• _TO-DO LIST_
1. In the passage on the Annie musical, what comic strip was the new musical based on?
2. Retype the passage on the Annie musical starting at "He was working" and ending at "found a way in.".
3. Summarize the passage on the Annie musical in two sentences.

• _SOURCE EXTRACT_

He was working at the New Yorker in 1971 when his friend Martin Charnin asked him if he’d like to write the book for a new musical.

 

“I was thrilled,” Meehan told me when I interviewed him for my book “Razzle Dazzle: The Battle for Broadway.”

 

“I’d never been involved in the theater, though I loved to go. But I was [over] 40, and I thought that ship had sailed.”

 

When Charnin told him the musical would be based on the comic strip “Little Orphan Annie,” Meehan’s heart sank. “I was a ‘Dick Tracy’ fan,” he said. But after poring over microfilm of the comics, which began in 1924, he found a way in.

 

“I suddenly saw orphans in darkness,” he recalled. “I love Dickens, and I began to think maybe we could make this Dickensian. Nixon was president, and it was a dark time. I thought it might be interesting to write something, set in the Depression, that starts off dark but then becomes hopeful with a president — FDR — who radiates optimism.”

• _INFORMATION PROVIDED_
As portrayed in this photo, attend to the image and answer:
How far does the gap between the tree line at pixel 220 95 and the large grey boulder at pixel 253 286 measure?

• _THE REPLIES_
1. "Little Orphan Annie."

2.
He was working at the New Yorker in 1971 when his friend Martin Charnin asked him if he’d like to write the book for a new musical.

 

“I was thrilled,” Meehan told me when I interviewed him for my book “Razzle Dazzle: The Battle for Broadway.”

 

“I’d never been involved in the theater, though I loved to go. But I was [over] 40, and I thought that ship had sailed.”

 

When Charnin told him the musical would be based on the comic strip “Little Orphan Annie,” Meehan’s heart sank. “I was a ‘Dick Tracy’ fan,” he said. But after poring over microfilm of the comics, which began in 1924, he found a way in.

3. In 1971, while Meehan was working at the New Yorker, his friend Martin Charnin asked him to write the book for a new musical, which thrilled him because at over 40 he had thought a theater career was out of reach. Though his heart sank when he learned it would be based on "Little Orphan Annie," he studied the comics on microfilm and found his approach: a Dickensian story set in the Depression that starts off dark and turns hopeful with the optimism of FDR.